Water Industry News
Vote delayed on fluoridated water
March 15, 2005
By LAWRENCE HAJNA
The state's Public Health Council on Monday delayed a vote on whether to require fluoridation of a substantial portion of New Jersey's water supplies, saying the public should have an opportunity to comment on the proposal.
The council was poised to vote on a petition by the New Jersey Dental Association but pulled the vote upon the recommendation of the Department of Health and Senior Services.
"It is prudent for us to look at some of the scientific data out there and weigh what we want to do," said Herb Yardley, a council member who is also health officer for Denville in Morris County. "I really need to have some nuts and bolts."
The dental association is pushing for a regulation requiring investor-owned water companies to fluoridate their water to a standard of 1 part per million. The association says this will help in the fight against tooth decay.
Opponents argue the public is already getting too much fluoride through toothpaste, mouthwash and beverages bottled with fluoridated water. They argue the benefits of fluoride are questionable, and that it may cause health problems, such as thyroid impairment, hormone interference and bone cancer.
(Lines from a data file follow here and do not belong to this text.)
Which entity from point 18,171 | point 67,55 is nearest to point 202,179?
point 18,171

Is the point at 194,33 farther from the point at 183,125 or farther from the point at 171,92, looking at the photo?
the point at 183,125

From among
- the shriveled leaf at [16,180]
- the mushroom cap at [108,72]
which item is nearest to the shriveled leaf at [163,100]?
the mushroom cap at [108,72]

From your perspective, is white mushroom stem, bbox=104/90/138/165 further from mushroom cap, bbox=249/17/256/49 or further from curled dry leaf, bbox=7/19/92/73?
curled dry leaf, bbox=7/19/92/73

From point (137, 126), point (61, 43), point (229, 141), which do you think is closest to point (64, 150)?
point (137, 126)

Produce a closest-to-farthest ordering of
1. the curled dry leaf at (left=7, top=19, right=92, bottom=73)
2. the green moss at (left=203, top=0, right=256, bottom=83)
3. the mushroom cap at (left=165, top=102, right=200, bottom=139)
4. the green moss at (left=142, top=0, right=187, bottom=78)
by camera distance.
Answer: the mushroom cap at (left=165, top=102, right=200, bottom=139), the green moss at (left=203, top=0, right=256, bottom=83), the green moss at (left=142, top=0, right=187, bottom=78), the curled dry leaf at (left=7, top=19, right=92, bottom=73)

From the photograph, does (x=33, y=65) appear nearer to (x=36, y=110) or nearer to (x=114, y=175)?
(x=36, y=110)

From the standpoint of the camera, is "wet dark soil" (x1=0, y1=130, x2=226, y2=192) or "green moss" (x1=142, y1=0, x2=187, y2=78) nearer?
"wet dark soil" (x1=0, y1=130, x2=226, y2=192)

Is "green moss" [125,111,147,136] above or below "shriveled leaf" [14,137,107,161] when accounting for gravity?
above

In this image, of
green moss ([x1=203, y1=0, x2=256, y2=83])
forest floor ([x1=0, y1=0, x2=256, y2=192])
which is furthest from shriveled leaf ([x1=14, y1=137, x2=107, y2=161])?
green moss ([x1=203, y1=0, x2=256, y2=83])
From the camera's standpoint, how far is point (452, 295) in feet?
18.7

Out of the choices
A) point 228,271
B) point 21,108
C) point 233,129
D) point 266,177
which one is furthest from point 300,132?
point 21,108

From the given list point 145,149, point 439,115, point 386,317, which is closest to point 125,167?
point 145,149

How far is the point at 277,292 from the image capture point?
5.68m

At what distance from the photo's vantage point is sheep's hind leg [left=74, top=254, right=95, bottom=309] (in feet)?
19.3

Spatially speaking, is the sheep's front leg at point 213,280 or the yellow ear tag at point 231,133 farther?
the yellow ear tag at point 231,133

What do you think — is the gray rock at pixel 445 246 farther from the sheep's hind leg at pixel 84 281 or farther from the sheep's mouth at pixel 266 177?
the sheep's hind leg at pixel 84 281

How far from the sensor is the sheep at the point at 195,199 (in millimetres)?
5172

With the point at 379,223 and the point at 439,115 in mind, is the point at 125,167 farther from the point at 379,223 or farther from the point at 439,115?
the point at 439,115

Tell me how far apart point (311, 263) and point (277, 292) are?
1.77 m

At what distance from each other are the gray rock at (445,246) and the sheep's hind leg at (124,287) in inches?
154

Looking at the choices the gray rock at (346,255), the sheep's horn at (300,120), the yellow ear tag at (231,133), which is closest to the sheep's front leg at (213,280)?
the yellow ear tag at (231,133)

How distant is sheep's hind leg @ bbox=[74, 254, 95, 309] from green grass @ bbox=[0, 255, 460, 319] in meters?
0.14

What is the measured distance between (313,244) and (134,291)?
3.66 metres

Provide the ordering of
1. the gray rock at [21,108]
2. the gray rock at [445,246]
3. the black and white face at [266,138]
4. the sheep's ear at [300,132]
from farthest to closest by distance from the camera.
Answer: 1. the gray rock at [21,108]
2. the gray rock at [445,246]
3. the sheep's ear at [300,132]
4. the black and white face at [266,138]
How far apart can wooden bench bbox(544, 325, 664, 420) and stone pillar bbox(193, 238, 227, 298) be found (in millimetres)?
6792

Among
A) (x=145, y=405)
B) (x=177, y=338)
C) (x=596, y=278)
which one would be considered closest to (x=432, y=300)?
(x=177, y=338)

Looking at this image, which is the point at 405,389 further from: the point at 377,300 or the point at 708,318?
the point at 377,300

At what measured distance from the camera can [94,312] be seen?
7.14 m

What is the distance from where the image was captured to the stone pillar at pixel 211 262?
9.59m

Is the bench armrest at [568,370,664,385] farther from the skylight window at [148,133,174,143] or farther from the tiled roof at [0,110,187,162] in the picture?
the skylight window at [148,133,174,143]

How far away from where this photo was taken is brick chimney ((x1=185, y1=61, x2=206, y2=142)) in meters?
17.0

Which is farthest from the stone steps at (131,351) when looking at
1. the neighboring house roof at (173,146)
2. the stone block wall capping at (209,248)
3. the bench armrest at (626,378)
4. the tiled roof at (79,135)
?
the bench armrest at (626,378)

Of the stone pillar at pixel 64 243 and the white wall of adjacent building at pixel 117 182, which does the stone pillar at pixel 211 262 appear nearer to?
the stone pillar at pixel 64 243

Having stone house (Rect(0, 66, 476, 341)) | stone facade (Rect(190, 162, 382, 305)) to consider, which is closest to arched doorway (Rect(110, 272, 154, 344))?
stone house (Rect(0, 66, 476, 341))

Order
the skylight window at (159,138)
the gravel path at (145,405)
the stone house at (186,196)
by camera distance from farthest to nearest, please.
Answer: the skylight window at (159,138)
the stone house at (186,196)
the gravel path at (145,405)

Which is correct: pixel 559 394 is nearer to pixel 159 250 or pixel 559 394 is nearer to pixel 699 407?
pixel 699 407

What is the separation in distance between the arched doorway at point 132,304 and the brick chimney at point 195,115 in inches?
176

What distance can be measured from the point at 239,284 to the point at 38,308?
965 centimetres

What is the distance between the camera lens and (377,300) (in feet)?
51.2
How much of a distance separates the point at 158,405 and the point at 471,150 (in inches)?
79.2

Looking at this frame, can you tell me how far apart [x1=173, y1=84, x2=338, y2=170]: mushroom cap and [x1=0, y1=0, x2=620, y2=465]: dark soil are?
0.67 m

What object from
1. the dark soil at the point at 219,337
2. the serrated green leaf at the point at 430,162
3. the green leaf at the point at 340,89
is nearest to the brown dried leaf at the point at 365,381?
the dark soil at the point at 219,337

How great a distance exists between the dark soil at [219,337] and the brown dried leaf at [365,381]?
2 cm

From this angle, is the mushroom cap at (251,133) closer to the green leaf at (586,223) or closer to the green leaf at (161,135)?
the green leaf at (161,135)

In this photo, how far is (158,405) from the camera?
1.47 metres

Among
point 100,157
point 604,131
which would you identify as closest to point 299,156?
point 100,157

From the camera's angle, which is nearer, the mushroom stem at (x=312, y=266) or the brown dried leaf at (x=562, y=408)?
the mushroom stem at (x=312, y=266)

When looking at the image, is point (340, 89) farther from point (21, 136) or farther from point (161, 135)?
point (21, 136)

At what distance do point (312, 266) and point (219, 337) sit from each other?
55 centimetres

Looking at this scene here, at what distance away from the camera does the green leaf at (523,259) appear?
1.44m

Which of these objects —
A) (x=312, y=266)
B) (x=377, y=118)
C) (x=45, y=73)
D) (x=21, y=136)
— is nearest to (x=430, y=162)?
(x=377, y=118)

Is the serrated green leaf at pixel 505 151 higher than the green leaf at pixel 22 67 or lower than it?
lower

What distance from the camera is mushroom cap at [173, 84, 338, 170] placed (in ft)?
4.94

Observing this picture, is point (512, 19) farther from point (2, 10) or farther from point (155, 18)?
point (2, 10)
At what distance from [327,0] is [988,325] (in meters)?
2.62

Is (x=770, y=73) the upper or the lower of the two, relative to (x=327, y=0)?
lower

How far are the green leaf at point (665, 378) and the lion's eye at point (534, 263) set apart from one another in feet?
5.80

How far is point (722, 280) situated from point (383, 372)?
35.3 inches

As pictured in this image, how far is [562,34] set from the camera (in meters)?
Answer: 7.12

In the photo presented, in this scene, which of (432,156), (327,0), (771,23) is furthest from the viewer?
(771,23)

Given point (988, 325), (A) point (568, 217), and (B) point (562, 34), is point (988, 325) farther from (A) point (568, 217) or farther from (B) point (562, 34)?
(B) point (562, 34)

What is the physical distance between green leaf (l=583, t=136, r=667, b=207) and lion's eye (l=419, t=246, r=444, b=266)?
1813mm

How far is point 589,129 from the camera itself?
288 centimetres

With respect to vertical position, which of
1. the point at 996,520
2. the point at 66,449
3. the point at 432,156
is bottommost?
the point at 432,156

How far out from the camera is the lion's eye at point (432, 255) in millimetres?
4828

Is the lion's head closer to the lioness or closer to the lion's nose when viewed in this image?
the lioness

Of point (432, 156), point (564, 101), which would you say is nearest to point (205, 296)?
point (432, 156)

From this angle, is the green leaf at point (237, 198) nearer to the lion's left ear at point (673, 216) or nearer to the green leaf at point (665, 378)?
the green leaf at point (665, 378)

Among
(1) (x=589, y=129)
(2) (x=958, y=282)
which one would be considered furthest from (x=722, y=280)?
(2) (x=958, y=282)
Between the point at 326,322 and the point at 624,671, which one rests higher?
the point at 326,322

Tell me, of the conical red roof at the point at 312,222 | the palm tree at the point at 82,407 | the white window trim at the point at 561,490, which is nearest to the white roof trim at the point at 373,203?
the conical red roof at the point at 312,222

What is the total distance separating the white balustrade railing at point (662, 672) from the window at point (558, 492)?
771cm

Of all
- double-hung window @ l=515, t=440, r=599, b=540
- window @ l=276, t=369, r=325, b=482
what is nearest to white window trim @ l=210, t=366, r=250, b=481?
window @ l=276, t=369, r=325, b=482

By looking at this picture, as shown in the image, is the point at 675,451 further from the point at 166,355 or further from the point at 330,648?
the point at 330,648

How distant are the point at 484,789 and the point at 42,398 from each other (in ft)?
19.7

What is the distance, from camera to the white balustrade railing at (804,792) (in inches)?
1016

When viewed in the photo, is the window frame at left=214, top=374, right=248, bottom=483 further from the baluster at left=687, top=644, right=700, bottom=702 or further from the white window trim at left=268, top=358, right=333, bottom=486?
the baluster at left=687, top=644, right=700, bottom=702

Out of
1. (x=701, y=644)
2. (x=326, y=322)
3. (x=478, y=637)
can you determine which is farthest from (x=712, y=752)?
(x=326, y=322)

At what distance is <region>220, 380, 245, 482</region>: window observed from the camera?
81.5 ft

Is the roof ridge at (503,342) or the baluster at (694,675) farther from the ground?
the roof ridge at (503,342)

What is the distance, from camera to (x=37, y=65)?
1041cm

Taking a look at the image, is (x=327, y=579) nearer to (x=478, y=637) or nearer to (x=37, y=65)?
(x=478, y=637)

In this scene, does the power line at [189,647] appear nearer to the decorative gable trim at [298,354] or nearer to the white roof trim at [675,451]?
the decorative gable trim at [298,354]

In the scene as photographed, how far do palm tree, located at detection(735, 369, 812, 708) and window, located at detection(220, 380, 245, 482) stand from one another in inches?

Fluoride is a common element and is also a byproduct of industrial processes.
The Environmental Protection Agency currently considers fluoride levels of 4 parts per million toxic, said Paul Connett, a scientist with the Fluoride Action Network, which opposes fluoridation.
Ruth Charbonneau, director of legislative and regulatory affairs for the Department of Health and Senior Services, said a public hearing or hearings could be scheduled in two to three months.
Experts on both sides of the issue testified before the council in October, but the general public was not invited to speak at this meeting, Charbonneau said.
The state Department of Environmental Protection raised questions about costs implementing the program and also requested public hearings.
New Jersey ranks 48th in the nation, with about 15.5 percent of its population receiving fluoridated water. The dental association's proposal could bring fluoridated water to nearly half the population, including some 2 million people who get their water from New Jersey American Water Co., the state's largest water utility.